=== What is being asked ===
Copy out every one of the following records word for word, line by line.

=== Given data ===
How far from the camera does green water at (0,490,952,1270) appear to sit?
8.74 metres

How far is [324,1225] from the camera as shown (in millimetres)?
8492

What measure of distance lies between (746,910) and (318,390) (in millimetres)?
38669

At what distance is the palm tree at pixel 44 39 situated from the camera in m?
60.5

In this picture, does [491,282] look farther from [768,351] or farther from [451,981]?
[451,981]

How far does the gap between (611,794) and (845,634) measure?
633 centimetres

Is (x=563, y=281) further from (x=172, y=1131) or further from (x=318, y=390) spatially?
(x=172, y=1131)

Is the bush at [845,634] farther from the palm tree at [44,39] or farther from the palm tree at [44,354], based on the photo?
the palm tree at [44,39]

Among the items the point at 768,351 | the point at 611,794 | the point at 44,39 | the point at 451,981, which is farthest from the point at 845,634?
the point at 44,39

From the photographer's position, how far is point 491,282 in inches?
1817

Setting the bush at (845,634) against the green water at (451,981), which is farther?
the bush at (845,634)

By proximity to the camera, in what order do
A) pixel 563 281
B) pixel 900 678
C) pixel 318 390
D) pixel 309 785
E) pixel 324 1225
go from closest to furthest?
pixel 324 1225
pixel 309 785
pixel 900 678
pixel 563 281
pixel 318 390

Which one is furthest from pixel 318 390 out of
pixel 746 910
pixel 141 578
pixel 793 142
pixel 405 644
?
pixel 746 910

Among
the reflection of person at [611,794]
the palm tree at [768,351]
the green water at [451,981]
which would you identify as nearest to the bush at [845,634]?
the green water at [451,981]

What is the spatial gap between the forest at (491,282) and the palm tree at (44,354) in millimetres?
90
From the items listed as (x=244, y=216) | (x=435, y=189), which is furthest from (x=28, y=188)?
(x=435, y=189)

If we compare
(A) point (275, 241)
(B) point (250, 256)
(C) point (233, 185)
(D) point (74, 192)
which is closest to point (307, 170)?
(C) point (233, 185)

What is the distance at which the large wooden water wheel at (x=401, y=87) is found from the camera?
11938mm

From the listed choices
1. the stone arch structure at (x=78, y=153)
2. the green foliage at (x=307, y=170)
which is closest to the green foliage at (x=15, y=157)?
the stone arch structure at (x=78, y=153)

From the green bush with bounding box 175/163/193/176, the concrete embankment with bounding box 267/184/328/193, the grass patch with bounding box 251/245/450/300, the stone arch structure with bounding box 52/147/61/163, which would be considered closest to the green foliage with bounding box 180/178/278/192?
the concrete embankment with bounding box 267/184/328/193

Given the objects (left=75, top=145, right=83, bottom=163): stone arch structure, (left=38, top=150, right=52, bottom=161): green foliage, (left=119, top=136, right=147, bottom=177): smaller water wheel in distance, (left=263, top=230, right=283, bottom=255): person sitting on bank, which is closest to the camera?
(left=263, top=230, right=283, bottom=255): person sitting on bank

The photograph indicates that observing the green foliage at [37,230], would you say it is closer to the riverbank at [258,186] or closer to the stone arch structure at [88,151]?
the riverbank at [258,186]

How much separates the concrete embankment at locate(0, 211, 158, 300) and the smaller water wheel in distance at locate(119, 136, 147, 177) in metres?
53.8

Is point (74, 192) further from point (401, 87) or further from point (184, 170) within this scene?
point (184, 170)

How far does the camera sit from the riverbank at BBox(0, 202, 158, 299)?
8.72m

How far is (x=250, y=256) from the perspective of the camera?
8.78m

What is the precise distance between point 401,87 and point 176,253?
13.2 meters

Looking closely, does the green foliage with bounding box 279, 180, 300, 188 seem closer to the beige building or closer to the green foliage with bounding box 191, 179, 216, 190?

=== Response to the exercise ===
How far from the camera does green water at (0,490,952,1270) appear to sit?
8.74 metres

How far is [324,1225] from the camera as shown (in millimetres)?
8492

What measure of distance lies between (746,910) and (318,390) (in millimetres)?
38669

At what distance is the palm tree at pixel 44 39 situated from the camera in m?
60.5

In this picture, does [491,282] look farther from [768,351] or farther from [451,981]?
[451,981]

How far does the gap between (611,794) and (845,634) measure?
633 centimetres

Is (x=563, y=281) further from (x=172, y=1131) or further from (x=318, y=390) spatially?
(x=172, y=1131)

Is the bush at [845,634] farther from the palm tree at [44,39] or farther from the palm tree at [44,354], based on the photo?
the palm tree at [44,39]

Among the items the point at 768,351 | the point at 611,794 | the point at 44,39 | the point at 451,981, which is farthest from the point at 845,634?
the point at 44,39

From the photographer's position, how far is point 491,282 in inches?
1817

Setting the bush at (845,634) against the green water at (451,981), which is farther?
the bush at (845,634)

By proximity to the camera, in what order do
A) pixel 563 281
B) pixel 900 678
C) pixel 318 390
D) pixel 309 785
E) pixel 324 1225
go from closest to furthest?
pixel 324 1225
pixel 309 785
pixel 900 678
pixel 563 281
pixel 318 390

Which one is furthest from pixel 318 390 out of
pixel 746 910
pixel 141 578
pixel 793 142
pixel 405 644
?
pixel 746 910

Among
the reflection of person at [611,794]
the palm tree at [768,351]
the green water at [451,981]
which would you identify as nearest to the bush at [845,634]?
the green water at [451,981]

What is the spatial gap between the forest at (491,282) and the palm tree at (44,354) in millimetres?
90
From the items listed as (x=244, y=216) | (x=435, y=189), which is furthest from (x=28, y=188)?
(x=435, y=189)

If we compare
(A) point (275, 241)
(B) point (250, 256)
(C) point (233, 185)
(D) point (74, 192)
which is closest to point (307, 170)?
(C) point (233, 185)

What is the distance at which the large wooden water wheel at (x=401, y=87) is found from the camera?
11938mm

From the listed choices
1. the stone arch structure at (x=78, y=153)
2. the green foliage at (x=307, y=170)
which is closest to the green foliage at (x=15, y=157)?
the stone arch structure at (x=78, y=153)

From the green bush with bounding box 175/163/193/176, the concrete embankment with bounding box 267/184/328/193, the grass patch with bounding box 251/245/450/300, the stone arch structure with bounding box 52/147/61/163, which would be considered closest to the green foliage with bounding box 180/178/278/192?
the concrete embankment with bounding box 267/184/328/193

Given the objects (left=75, top=145, right=83, bottom=163): stone arch structure, (left=38, top=150, right=52, bottom=161): green foliage, (left=119, top=136, right=147, bottom=177): smaller water wheel in distance, (left=263, top=230, right=283, bottom=255): person sitting on bank, which is closest to the camera?
(left=263, top=230, right=283, bottom=255): person sitting on bank

The photograph indicates that observing the green foliage at [37,230], would you say it is closer to the riverbank at [258,186] or closer to the stone arch structure at [88,151]?
the riverbank at [258,186]

How much separates the concrete embankment at locate(0, 211, 158, 300) and the smaller water wheel in distance at locate(119, 136, 147, 177) in metres?
53.8

Is point (74, 192) further from point (401, 87) or further from point (184, 170) within this scene?
point (184, 170)

How far does the camera sit from the riverbank at BBox(0, 202, 158, 299)?
8.72m

How far is (x=250, y=256) from the perspective of the camera?
8.78m

What is the precise distance between point 401,87 and point 176,253?
13.2 meters

Looking closely, does the green foliage with bounding box 279, 180, 300, 188 seem closer to the beige building or closer to the green foliage with bounding box 191, 179, 216, 190?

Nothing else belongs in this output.